» Records to process
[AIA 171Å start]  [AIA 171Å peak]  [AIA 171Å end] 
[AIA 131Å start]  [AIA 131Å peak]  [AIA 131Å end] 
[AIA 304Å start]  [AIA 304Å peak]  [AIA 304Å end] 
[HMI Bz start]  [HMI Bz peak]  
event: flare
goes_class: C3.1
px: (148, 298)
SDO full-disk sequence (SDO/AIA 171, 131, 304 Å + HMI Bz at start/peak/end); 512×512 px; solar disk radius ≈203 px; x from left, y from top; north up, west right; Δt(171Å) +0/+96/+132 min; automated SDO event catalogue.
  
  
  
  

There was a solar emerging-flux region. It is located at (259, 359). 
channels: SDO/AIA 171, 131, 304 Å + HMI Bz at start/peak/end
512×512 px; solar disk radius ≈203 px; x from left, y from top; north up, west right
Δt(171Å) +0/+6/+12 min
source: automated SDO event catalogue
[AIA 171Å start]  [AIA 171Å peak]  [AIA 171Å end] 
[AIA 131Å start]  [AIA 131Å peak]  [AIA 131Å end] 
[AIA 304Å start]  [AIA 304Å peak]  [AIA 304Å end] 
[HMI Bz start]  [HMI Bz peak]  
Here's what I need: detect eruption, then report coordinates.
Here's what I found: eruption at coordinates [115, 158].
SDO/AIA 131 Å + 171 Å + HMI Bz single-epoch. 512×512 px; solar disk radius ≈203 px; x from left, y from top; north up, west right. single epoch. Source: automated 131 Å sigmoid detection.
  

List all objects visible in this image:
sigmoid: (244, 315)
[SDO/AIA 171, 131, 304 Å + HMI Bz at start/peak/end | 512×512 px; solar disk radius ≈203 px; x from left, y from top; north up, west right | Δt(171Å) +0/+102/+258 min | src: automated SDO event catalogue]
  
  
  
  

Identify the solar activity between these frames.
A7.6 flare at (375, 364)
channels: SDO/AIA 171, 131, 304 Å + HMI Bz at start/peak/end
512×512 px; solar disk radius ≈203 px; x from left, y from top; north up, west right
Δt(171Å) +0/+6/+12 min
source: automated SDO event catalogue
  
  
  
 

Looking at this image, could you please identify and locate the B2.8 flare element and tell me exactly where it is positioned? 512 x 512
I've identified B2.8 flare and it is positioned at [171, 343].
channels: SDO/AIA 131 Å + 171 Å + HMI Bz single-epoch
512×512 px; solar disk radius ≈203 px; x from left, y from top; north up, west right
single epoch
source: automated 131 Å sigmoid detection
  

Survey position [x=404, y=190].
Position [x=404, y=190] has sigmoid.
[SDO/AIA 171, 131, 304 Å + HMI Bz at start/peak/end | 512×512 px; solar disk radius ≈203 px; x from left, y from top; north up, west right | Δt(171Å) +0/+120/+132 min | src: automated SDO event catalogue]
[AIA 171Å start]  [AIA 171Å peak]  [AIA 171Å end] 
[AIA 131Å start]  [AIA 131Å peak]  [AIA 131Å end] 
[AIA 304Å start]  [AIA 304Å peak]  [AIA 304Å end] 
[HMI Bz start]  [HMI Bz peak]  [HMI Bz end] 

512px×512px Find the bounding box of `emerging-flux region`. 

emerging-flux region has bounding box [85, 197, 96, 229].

» Problem statement
Using the material above, write out each entry again with nothing changed.

» Result
[AIA 171Å start]  [AIA 171Å peak]  [AIA 171Å end] 
[AIA 131Å start]  [AIA 131Å peak]  [AIA 131Å end] 
[AIA 304Å start]  [AIA 304Å peak]  [AIA 304Å end] 
[HMI Bz start]  [HMI Bz peak]  
event: flare
goes_class: C3.1
px: (148, 298)
SDO full-disk sequence (SDO/AIA 171, 131, 304 Å + HMI Bz at start/peak/end); 512×512 px; solar disk radius ≈203 px; x from left, y from top; north up, west right; Δt(171Å) +0/+96/+132 min; automated SDO event catalogue.
  
  
  
  

There was a solar emerging-flux region. It is located at (259, 359). 
channels: SDO/AIA 171, 131, 304 Å + HMI Bz at start/peak/end
512×512 px; solar disk radius ≈203 px; x from left, y from top; north up, west right
Δt(171Å) +0/+6/+12 min
source: automated SDO event catalogue
[AIA 171Å start]  [AIA 171Å peak]  [AIA 171Å end] 
[AIA 131Å start]  [AIA 131Å peak]  [AIA 131Å end] 
[AIA 304Å start]  [AIA 304Å peak]  [AIA 304Å end] 
[HMI Bz start]  [HMI Bz peak]  
Here's what I need: detect eruption, then report coordinates.
Here's what I found: eruption at coordinates [115, 158].
SDO/AIA 131 Å + 171 Å + HMI Bz single-epoch. 512×512 px; solar disk radius ≈203 px; x from left, y from top; north up, west right. single epoch. Source: automated 131 Å sigmoid detection.
  

List all objects visible in this image:
sigmoid: (244, 315)
[SDO/AIA 171, 131, 304 Å + HMI Bz at start/peak/end | 512×512 px; solar disk radius ≈203 px; x from left, y from top; north up, west right | Δt(171Å) +0/+102/+258 min | src: automated SDO event catalogue]
  
  
  
  

Identify the solar activity between these frames.
A7.6 flare at (375, 364)
channels: SDO/AIA 171, 131, 304 Å + HMI Bz at start/peak/end
512×512 px; solar disk radius ≈203 px; x from left, y from top; north up, west right
Δt(171Å) +0/+6/+12 min
source: automated SDO event catalogue
  
  
  
 

Looking at this image, could you please identify and locate the B2.8 flare element and tell me exactly where it is positioned? 512 x 512
I've identified B2.8 flare and it is positioned at [171, 343].
channels: SDO/AIA 131 Å + 171 Å + HMI Bz single-epoch
512×512 px; solar disk radius ≈203 px; x from left, y from top; north up, west right
single epoch
source: automated 131 Å sigmoid detection
  

Survey position [x=404, y=190].
Position [x=404, y=190] has sigmoid.
[SDO/AIA 171, 131, 304 Å + HMI Bz at start/peak/end | 512×512 px; solar disk radius ≈203 px; x from left, y from top; north up, west right | Δt(171Å) +0/+120/+132 min | src: automated SDO event catalogue]
[AIA 171Å start]  [AIA 171Å peak]  [AIA 171Å end] 
[AIA 131Å start]  [AIA 131Å peak]  [AIA 131Å end] 
[AIA 304Å start]  [AIA 304Å peak]  [AIA 304Å end] 
[HMI Bz start]  [HMI Bz peak]  [HMI Bz end] 

512px×512px Find the bounding box of `emerging-flux region`. 

emerging-flux region has bounding box [85, 197, 96, 229].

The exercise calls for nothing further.